The Supreme Court's recent announcement to hear the Fischer v. University of Texas case has set off alarms at college and universities throughout the country. In a New York Times article, Lee Bollinger, president of Columbia University, said that be believes [the Fischer case] "threatens to undo several decades of effort within higher education to build a more integrated and just educationally enriched environment."
Looking back at the history of affirmative action, cases over the course of the past three decades have produced varying opinions from justices on both sides of the issue. In Regents of the University of California v. Bakke (1973), Justice Lewis Powell maintained that diversity was in fact a compelling state interest. In a dissenting opinion in Grutter v. Bollinger (2003), Justice William Rehnquist argued the opposite, that race was not a compelling state interest.
Like Dr. Bollinger, I agree that the Fischer case has the potential to undermine efforts to increase diversity in higher education. I am not a lawyer and cannot speak to the legal implications of this case, but I can speak from a higher education perspective. If Grutter v. Bollinger (2003) is overturned by the Fischer case, this is not just bad news for racial diversity on college campuses; it is bad news for all types of diversity on campus.

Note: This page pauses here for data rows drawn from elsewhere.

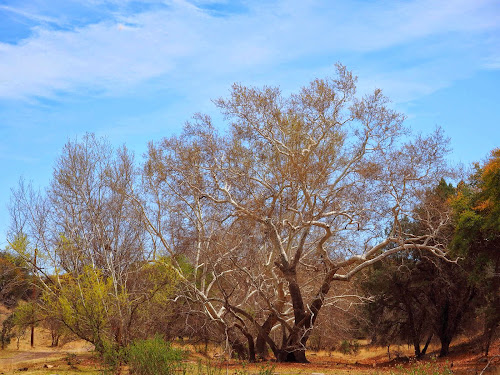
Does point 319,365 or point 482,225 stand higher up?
point 482,225

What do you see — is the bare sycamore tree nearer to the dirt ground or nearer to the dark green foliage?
the dirt ground

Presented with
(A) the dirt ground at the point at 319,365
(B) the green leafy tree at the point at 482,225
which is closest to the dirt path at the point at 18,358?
(A) the dirt ground at the point at 319,365

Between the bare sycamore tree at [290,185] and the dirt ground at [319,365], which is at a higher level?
the bare sycamore tree at [290,185]

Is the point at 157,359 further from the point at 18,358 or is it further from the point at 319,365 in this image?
the point at 18,358

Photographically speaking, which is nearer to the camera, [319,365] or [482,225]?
Answer: [482,225]

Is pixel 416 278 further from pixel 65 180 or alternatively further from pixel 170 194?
pixel 65 180

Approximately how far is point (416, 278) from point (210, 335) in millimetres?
10523

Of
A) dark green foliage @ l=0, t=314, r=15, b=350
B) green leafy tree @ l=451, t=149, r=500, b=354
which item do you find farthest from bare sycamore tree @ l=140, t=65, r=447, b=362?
dark green foliage @ l=0, t=314, r=15, b=350

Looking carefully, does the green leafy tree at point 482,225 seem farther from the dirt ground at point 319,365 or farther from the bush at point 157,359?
the bush at point 157,359

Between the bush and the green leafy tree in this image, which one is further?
the green leafy tree

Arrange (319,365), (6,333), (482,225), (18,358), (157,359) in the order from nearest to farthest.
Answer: (157,359) → (482,225) → (319,365) → (18,358) → (6,333)

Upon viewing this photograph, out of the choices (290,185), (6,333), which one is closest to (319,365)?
(290,185)

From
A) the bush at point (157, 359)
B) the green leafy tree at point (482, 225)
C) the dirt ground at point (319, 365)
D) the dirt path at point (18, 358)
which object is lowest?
the dirt ground at point (319, 365)

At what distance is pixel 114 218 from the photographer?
62.0 feet
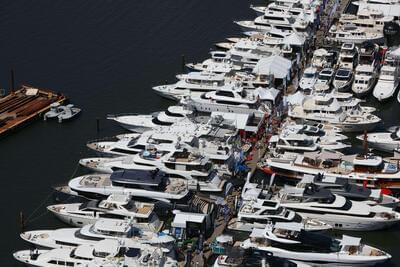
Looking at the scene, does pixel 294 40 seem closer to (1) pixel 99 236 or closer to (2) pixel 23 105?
(2) pixel 23 105

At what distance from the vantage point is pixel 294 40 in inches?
3285

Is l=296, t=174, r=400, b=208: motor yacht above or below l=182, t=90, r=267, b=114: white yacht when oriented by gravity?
below

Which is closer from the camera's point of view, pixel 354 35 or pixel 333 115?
pixel 333 115

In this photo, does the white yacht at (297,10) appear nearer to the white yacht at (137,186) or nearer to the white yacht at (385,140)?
the white yacht at (385,140)

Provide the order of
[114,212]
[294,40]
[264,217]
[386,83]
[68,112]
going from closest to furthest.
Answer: [264,217]
[114,212]
[68,112]
[386,83]
[294,40]

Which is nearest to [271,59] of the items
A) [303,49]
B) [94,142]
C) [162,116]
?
[303,49]

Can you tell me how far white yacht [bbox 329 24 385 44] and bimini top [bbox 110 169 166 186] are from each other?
32470 millimetres

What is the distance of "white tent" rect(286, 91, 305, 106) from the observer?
71312 mm

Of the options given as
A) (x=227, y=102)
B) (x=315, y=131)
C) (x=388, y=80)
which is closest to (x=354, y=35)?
(x=388, y=80)

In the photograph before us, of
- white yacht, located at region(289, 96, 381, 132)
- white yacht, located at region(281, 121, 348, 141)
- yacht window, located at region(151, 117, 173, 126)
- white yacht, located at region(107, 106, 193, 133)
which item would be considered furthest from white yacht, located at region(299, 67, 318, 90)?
yacht window, located at region(151, 117, 173, 126)

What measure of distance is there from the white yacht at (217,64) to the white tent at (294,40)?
6094 mm

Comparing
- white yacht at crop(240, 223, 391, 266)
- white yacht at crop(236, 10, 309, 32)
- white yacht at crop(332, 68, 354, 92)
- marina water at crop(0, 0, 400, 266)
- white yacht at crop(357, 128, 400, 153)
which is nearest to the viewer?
white yacht at crop(240, 223, 391, 266)

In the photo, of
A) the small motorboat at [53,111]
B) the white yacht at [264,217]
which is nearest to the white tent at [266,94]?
the small motorboat at [53,111]

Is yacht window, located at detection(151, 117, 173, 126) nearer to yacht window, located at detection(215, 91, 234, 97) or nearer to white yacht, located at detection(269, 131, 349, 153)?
yacht window, located at detection(215, 91, 234, 97)
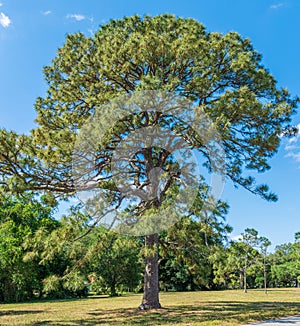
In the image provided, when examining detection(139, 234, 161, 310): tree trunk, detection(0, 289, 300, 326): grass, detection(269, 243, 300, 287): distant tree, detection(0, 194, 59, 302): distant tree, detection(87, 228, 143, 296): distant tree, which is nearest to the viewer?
detection(0, 289, 300, 326): grass

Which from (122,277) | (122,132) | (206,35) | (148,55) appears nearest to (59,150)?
(122,132)

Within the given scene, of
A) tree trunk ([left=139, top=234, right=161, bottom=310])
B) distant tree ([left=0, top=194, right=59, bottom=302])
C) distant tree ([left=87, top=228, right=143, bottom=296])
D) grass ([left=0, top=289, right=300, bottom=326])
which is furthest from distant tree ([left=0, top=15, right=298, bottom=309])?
distant tree ([left=87, top=228, right=143, bottom=296])

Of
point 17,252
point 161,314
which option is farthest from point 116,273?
point 161,314

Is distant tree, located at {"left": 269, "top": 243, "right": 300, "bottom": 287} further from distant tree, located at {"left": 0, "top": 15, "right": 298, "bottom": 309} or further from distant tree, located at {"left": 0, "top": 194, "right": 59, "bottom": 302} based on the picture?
distant tree, located at {"left": 0, "top": 15, "right": 298, "bottom": 309}

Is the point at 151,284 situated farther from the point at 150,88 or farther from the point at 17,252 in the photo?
the point at 17,252

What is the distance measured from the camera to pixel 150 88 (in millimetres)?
7266

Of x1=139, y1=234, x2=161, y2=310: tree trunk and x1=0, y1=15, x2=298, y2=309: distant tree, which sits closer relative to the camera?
x1=0, y1=15, x2=298, y2=309: distant tree

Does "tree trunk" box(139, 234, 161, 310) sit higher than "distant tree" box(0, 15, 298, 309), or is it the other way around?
"distant tree" box(0, 15, 298, 309)

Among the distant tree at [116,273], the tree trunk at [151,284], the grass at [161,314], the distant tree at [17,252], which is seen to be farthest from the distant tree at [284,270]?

Is diversity legally compelling? While the Supreme Court debates this issue again, social science research and student development theorists have already spoken out about the importance of diversity in higher education.
Sylvia Hurtado, Director of the Higher Education Research Institute at UCLA, has completed extensive research in higher education around the importance of engaging diversity. Hurtado's work shows that "diversity has value-added benefits for student learning. Students who engage with diverse peers achieve change across a wide range of outcomes related to the capacity for citizenship, and a diverse student body is necessary to increase the probability of contact opportunities."
A recent report, "A Crucible Moment: College Learning and Democracy's Future," released by the National Task Force on Civic Learning and Democratic Engagement, outlines the importance for students having knowledge of diverse cultures, deliberation and bridge-building across differences, open-mindedness, and capacity to engage different points of views and cultures.
In "American Grace: How Religion Divides and Unites Us," Robert Putnam and David Campbell's research highlights the importance of meaningful encounters between people of different religious backgrounds. Putnam and Campbell point out that getting to know people from different traditions actually increases your warmth toward that person's faith tradition.
If research consistently shows that a diverse environment in higher education is essential for student development, and the government sponsors a task force on this same subject, then why is the Supreme Court sending a contradictory message to the rest of the country?
At Interfaith Youth Core, where I work in Chicago, we seek to make interfaith cooperation a social norm in society. We focus our work on the higher education sector because we believe that college campuses are the ideal environment for diversity work. Together in partnership with many campuses throughout the country, we see firsthand the importance of engaging religious diversity in higher education.
While the Fisher v. University of Texas focuses on racial diversity, it is a slap in the face for students, staff and faculty throughout the country who understand how important it is to create a learning environment that honors and values all types of diversity on our college campuses. As our society continues to become more politically polarized, creating opportunities for students to engage with those who are different is crucial. Diversity is a compelling interest now, and will be even more important in the future.
More and more research shows that diversity matters, and that higher education plays a crucial role in engaging that diversity. If the Supreme Court overturns affirmative action in Fischer v. Texas, it is ignoring the ugly history of past discrimination in the United States. The Court would be telling the country that we all stand on an equal playing field right now. Ask Muslims, Mormons, and many others in minority groups whether they feel like they are on equal playing field with those in the majority. I am guessing their answers would be much different than the answers of four or five justices on the Supreme Court.